[WRITTEN REQUEST A]
According to the journal entry, where did the writer's work trip take place?

Hi there. Yes, it's been a while. Among other things, I was out of town for several days, a work-related trip the San Francisco area. It was odd to find myself travelling mid-week with a laptop and actual work I needed to do on the plane. I felt like a young professional, my bohemian-slob attire notwithstanding.

And speaking of work, I got my first-ever promotion and a healthy raise along with it. Shocking! This is really wreaking havoc with my self-image.

Before my trip, I had the pleasure of meeting Renee, one of the grandes dames of the online journal universe. Way back when I started the original incarnation of this site, Renee wrote to warmly welcome me. It was great to meet her and talk about the people I know--in most cases--only from their words.

I liked the time I spent in the Bay area, felt a kind of easy sympatico that I'm not used to. All my usual where-do-I-belong questions surfaced. I really don't know. I'm pretty sure it's not here, where we presently live, but I don't know of any compelling alternative. Not that it matters so much, seeing as B, having finally adjusted to this area after relocating here for me, is not inclined to move again. But of course I wonder.

I've never really felt like I fit in anywhere, and I don't know--can't know--whether that's a function of the places I've lived or whether it's just who I am, a feeling I would take with me no matter where I went. Or a little of both.

I once read an interview with Raymond Carver where the interviewer asked about place in his work and he shrugged and said most of his stories took place indoors. Most of my life takes place indoors, in our house, and I do wonder how much it matters where the house is located. Though maybe if we lived somewhere else there would be more compelling reasons to leave the house.

I suspect this feeling is partly winter-induced. When the weather gets warm and we can go camping and canoeing I think I'll feel more appreciative of life in these parts. Though I don't think I'll ever really feel that this is where I fit in. And I don't know whether that's something to accept or something to work on changing. For now I guess it is a question to live with.

[WRITTEN REQUEST B]
Render the rows below as a JSON list of strings with one string per line, dropping blank lines and leaving the pictures out.

[SUPPLIED RECORDS]
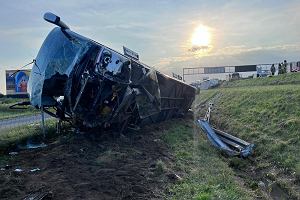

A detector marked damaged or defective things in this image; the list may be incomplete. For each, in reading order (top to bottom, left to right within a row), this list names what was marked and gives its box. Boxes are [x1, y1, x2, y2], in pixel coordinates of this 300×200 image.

torn metal sheet [26, 11, 197, 132]
overturned bus [27, 12, 197, 131]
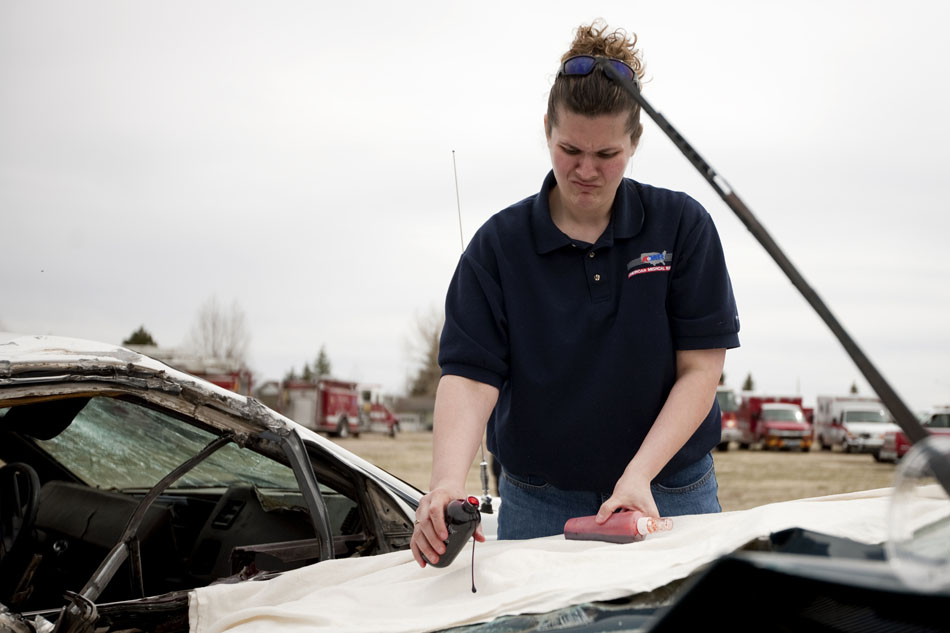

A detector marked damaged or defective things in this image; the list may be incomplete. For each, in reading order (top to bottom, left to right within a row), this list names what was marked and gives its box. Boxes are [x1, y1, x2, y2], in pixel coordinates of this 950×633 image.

wrecked car [0, 334, 424, 628]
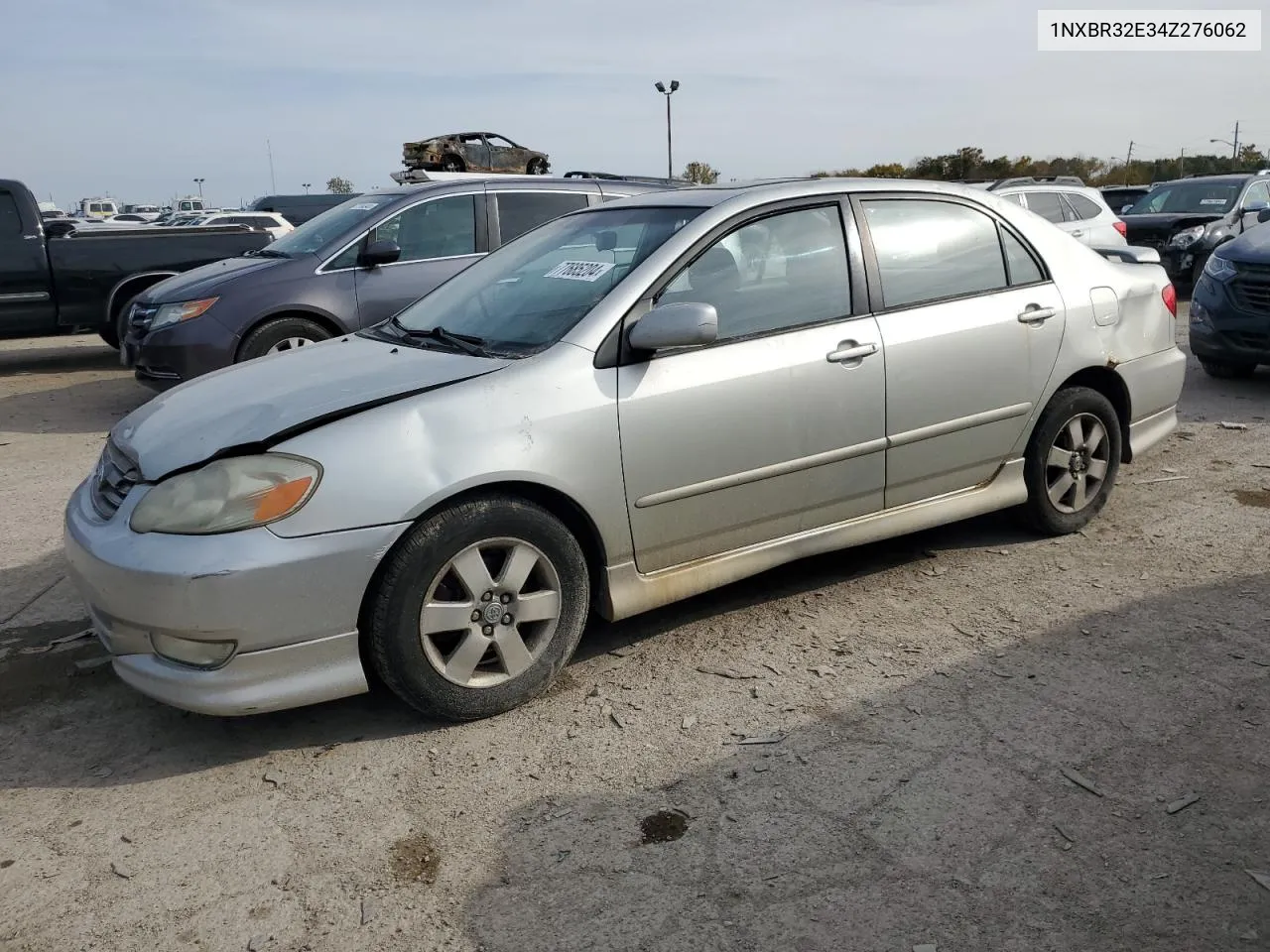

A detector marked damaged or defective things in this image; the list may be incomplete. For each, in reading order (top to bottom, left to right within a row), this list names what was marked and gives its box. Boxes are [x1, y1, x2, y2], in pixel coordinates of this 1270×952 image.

rusted burned car shell [401, 133, 551, 176]
dented hood [109, 334, 505, 484]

[FULL ANSWER A]
The San Francisco area.

[FULL ANSWER B]
[
  "A detector marked damaged or defective things in this image; the list may be incomplete. For each, in reading order (top to bottom, left to right within a row), this list names what was marked and gives its box. Boxes are [x1, y1, x2, y2], in pixel coordinates of this 300×200 image.",
  "torn metal sheet [26, 11, 197, 132]",
  "overturned bus [27, 12, 197, 131]",
  "A detector marked damaged or defective things in this image; the list may be incomplete. For each, in reading order (top to bottom, left to right within a row), this list names what was marked and gives its box. Boxes are [x1, y1, x2, y2], in pixel coordinates of this 950×633 image.",
  "wrecked car [0, 334, 424, 628]",
  "A detector marked damaged or defective things in this image; the list may be incomplete. For each, in reading order (top to bottom, left to right within a row), this list names what was marked and gives its box. Boxes are [x1, y1, x2, y2], in pixel coordinates of this 1270×952 image.",
  "rusted burned car shell [401, 133, 551, 176]",
  "dented hood [109, 334, 505, 484]"
]